___ Data to use

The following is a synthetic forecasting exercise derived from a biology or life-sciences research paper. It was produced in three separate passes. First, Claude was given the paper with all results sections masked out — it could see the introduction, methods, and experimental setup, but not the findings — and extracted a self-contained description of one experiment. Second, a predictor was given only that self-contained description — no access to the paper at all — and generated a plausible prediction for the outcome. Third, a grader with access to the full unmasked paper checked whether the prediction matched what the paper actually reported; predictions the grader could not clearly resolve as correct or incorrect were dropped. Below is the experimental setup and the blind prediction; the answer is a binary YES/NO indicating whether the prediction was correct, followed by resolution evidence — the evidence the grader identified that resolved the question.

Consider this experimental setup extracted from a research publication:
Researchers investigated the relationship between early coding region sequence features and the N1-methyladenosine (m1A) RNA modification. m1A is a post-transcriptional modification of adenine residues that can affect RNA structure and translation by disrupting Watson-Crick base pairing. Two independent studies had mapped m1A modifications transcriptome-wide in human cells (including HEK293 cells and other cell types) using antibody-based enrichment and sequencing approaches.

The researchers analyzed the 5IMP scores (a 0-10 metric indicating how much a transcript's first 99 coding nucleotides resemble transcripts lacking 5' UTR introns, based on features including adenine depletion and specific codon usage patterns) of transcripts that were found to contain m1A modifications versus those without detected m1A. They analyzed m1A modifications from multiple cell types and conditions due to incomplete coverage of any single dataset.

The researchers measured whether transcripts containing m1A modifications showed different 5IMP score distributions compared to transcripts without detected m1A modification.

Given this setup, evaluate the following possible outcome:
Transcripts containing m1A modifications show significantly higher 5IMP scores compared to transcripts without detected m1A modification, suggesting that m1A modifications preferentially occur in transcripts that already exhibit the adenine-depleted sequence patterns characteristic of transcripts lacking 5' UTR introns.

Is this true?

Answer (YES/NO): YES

______
___ Data to use

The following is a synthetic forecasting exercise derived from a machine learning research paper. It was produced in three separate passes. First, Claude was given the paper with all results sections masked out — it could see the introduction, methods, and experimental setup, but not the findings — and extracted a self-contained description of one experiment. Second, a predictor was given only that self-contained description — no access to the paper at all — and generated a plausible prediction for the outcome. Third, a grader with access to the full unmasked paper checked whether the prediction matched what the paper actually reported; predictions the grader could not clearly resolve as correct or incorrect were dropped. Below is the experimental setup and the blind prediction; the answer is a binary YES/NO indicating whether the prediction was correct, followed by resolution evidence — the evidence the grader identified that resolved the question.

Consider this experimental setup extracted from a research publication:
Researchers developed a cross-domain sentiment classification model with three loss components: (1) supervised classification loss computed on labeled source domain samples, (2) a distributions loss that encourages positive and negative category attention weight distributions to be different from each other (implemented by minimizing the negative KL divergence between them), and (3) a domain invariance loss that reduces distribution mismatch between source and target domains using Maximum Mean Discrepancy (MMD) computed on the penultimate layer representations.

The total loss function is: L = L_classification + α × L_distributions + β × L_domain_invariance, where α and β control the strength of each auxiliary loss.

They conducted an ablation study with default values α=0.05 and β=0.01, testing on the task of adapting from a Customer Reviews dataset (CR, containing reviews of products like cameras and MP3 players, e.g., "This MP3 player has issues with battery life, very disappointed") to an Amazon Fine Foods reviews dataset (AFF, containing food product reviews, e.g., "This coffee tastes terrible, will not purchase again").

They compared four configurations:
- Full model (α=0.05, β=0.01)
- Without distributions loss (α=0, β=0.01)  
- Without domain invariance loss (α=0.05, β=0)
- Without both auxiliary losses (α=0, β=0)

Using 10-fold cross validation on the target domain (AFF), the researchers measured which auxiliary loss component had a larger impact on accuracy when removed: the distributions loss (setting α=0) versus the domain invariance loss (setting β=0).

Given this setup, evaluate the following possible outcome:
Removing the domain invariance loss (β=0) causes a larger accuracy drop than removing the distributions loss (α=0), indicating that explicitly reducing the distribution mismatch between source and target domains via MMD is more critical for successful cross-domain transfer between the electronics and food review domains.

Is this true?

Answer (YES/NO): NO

______
___ Data to use

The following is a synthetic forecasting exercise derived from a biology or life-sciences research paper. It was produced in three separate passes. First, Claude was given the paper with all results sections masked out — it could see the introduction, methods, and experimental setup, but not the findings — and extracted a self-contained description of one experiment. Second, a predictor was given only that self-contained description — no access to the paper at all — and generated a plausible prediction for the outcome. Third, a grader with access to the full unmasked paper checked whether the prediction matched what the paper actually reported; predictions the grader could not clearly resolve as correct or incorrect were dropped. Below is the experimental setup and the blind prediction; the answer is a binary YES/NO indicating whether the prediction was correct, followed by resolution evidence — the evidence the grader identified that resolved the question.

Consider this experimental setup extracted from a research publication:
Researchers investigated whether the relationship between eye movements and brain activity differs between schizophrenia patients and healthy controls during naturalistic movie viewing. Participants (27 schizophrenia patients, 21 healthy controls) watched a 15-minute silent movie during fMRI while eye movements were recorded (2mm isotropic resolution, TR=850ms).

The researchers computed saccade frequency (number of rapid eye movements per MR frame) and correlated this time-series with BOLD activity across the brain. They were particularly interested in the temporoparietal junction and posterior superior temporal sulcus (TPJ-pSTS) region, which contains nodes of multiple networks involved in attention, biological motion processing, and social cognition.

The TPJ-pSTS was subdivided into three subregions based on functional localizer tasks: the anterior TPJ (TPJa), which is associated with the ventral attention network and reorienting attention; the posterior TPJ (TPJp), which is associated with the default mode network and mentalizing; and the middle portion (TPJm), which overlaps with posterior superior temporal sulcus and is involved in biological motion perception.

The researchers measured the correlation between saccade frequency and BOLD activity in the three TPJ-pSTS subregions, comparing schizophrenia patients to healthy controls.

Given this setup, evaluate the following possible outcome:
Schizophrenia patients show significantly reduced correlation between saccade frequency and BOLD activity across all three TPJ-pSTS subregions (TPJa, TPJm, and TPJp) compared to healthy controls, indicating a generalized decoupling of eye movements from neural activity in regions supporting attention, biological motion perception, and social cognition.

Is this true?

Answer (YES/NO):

______

Work instructions: Only lines holding the word "auxiliary" belong in the answer; copy all of them from the records.

Expected answer:
The total loss function is: L = L_classification + α × L_distributions + β × L_domain_invariance, where α and β control the strength of each auxiliary loss.
- Without both auxiliary losses (α=0, β=0)
Using 10-fold cross validation on the target domain (AFF), the researchers measured which auxiliary loss component had a larger impact on accuracy when removed: the distributions loss (setting α=0) versus the domain invariance loss (setting β=0).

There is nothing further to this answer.